My aim has been to be functional, calm, peaceful, and lead a generally beneficial life. I have arrested most of the symptomology and have few episodes over the past 15 years now. I have done exposures to my triggers as I found them over the years, I have stopped agoraphobic/isolation tendencies, and test "mild" in depression. I am not at risk for suicidal ideation or behaviors. I sometimes feel guilt or shame but it is minutes rather than days or months or years. I no longer compulsively obsess about my past or my traumas. I have choices now about how I perceive people/situations/places and if that isn't healing or at least progress then I don't know what is.
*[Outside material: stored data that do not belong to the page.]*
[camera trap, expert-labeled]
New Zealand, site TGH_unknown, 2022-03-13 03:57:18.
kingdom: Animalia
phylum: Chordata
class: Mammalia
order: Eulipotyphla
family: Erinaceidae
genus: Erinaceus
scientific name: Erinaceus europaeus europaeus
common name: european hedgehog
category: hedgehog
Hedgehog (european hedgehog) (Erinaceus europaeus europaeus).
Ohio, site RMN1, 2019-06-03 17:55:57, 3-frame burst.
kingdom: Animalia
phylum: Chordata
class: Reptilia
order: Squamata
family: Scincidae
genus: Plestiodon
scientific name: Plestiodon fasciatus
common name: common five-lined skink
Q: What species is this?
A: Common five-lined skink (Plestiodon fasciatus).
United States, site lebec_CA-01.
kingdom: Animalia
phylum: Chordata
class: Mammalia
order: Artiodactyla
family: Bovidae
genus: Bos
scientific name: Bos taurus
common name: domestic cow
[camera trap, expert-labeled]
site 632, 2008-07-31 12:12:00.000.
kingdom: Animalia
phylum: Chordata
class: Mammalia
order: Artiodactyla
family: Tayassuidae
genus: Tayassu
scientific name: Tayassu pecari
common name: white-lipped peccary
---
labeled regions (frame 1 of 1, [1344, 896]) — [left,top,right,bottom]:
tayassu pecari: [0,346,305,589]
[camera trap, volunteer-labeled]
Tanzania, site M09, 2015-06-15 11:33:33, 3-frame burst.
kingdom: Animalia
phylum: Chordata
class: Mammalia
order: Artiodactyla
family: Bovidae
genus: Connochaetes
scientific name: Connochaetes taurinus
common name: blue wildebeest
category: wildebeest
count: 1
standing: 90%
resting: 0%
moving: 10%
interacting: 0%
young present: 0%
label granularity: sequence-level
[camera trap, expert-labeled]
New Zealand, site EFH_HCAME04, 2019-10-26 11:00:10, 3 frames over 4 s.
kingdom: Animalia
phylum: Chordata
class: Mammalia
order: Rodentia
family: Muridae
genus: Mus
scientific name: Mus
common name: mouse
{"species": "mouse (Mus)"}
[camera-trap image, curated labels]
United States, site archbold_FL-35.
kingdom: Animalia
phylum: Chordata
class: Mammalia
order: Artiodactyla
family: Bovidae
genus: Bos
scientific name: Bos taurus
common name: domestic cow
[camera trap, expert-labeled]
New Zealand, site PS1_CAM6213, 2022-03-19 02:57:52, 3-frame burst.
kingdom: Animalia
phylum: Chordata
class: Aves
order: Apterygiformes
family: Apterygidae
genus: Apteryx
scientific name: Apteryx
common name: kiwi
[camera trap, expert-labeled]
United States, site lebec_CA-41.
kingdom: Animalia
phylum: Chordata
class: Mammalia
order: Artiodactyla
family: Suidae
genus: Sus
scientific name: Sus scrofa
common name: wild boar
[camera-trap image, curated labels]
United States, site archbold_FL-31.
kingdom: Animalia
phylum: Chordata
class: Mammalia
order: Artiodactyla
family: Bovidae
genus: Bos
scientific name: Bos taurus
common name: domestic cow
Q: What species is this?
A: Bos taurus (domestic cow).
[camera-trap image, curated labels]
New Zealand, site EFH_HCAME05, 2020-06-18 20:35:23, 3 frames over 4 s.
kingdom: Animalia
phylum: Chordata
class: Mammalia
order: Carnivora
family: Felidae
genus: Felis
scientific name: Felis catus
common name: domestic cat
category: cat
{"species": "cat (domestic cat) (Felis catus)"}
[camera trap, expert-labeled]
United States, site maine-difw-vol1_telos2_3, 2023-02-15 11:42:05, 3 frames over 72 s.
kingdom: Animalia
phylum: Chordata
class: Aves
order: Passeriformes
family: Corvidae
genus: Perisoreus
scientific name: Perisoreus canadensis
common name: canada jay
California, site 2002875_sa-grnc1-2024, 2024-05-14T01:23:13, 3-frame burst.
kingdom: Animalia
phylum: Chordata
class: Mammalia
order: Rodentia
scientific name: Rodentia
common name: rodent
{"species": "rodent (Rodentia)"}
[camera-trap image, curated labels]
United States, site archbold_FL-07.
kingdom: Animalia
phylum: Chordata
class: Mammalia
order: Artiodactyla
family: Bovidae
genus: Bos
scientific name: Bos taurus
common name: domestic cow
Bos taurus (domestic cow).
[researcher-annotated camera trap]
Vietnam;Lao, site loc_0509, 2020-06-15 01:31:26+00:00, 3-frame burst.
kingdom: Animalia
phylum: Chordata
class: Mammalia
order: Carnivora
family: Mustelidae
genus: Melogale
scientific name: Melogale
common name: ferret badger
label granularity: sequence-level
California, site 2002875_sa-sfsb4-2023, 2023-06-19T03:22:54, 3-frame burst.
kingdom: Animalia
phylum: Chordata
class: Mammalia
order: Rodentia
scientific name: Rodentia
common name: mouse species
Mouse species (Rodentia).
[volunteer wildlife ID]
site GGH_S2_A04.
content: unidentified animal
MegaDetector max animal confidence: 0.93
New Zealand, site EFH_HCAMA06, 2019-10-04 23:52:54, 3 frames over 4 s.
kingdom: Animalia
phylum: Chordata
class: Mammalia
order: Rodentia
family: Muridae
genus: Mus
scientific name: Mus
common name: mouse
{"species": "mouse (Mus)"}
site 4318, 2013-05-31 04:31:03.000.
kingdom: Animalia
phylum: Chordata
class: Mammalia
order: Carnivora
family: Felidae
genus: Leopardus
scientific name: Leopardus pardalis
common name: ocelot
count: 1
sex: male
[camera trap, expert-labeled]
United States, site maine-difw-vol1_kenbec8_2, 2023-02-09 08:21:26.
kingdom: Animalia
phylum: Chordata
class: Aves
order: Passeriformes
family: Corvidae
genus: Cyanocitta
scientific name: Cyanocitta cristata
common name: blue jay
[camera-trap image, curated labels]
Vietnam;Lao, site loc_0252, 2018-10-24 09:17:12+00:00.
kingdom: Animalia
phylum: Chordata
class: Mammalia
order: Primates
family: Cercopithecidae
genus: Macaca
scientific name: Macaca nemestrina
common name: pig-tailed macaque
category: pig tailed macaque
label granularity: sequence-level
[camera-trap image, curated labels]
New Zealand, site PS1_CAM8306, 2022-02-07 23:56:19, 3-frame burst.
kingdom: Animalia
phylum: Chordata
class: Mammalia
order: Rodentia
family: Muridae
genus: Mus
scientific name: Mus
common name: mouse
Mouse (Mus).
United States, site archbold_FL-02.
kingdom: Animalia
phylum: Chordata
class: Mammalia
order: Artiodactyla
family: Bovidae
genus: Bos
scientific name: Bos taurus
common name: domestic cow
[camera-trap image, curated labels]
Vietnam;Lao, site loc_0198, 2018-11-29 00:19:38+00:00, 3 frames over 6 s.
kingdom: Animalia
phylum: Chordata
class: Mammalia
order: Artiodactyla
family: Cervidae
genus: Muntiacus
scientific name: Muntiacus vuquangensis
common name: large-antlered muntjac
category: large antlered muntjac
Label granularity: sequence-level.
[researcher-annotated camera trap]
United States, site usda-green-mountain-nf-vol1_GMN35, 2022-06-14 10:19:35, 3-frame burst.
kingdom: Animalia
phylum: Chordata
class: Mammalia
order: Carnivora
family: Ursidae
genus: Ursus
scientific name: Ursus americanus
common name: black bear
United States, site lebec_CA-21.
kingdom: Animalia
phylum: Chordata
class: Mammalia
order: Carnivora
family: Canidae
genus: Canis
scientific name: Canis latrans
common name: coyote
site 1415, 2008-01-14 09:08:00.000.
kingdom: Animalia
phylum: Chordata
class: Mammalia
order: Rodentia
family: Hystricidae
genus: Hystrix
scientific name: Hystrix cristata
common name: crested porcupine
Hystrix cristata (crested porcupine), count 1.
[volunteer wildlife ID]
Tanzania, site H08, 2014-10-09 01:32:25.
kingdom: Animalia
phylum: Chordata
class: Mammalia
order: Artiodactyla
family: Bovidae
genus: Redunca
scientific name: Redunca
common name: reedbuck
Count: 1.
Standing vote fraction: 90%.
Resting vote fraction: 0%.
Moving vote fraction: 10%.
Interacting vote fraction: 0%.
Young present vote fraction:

Added in edit: Bringing this back around to guilt and shame and if/whether they and emotions are perceptions...
From Wikipedia:
Emotional Perception refers to the capacities and abilities of recognizing and identifying emotions in others, in addition to biological and physiological processes involved. Emotions are typically viewed as having three components: subjective experience, physical changes, and cognitive appraisal; emotion perception is the ability to make accurate decisions about another’s subjective experience by interpreting their physical changes through sensory systems responsible for converting these observed changes into mental representations. The ability to perceive emotion is believed to be both innate and subject to environmental influence and is also a critical component in social interactions. How emotion is experienced and interpreted depends on how it is perceived. Likewise, how emotion is perceived is dependent on past experiences and interpretations.
Disordered Emotional Perception:
There is great individual difference in emotion perception and certain groups of people display abnormal processes. Some disorders are in part classified by maladaptive and abnormal emotion perception while others, such as mood disorders, exhibit mood-congruent emotional processing. Whether abnormal processing leads to the exacerbation of certain disorders or is the result of these disorders is yet unclear, however, difficulties or deficits in emotion perception are common among various disorders.

In patients with major depressive disorder, studies have demonstrated either generalized or specific impairments in the identification of emotional facial expressions, or a bias towards the identification of expressions as sad. Neuro-pathological and structural neuroimaging studies in patients with major depressive disorder have indicated abnormalities within the subgenual anterior cingulate gyrus and volume reductions within the hippocampus, ventral striatal regions and amygdala. Similarly, anxiety has been commonly associated with individuals being able to perceive threat when in fact none is present, and orient more quickly to threatening cues than other cues. Anxiety has been associated with an enhanced orienting toward threat, a late-stage attention maintenance toward threat, or possibly vigilance-avoidance, or early-stage enhanced orienting and later-stage avoidance. As a form of anxiety, post-traumatic stress disorder (PTSD) has also been linked with abnormal attention toward threatening information, in particular, threatening stimuli which relates to the personally relevant trauma, making such a bias in that context appropriate, but out of context, maladaptive. Such processing of emotion can alter an individuals’ ability to accurately assess others’ emotions as well. Child maltreatment and child abuse have been associated with emotion processing biases as well, most notably toward the experience-specific emotion of anger. Research has found that abused children exhibit attention biases toward angry faces such that they tend to interpret even ambiguous faces as angry versus other emotions and have a difficulty disengaging from such expressions while other research has found abused children to demonstrate an attentional avoidance of angry faces. It is believed to be adaptive to attend to angry emotion as this may be a precursor to danger and harm and quick identification of even mild anger cues can facilitate the ability for a child to escape the situation, however, such biases are considered maladaptive when anger is over-identified in inappropriate contexts and this may result in the development of psychopathology.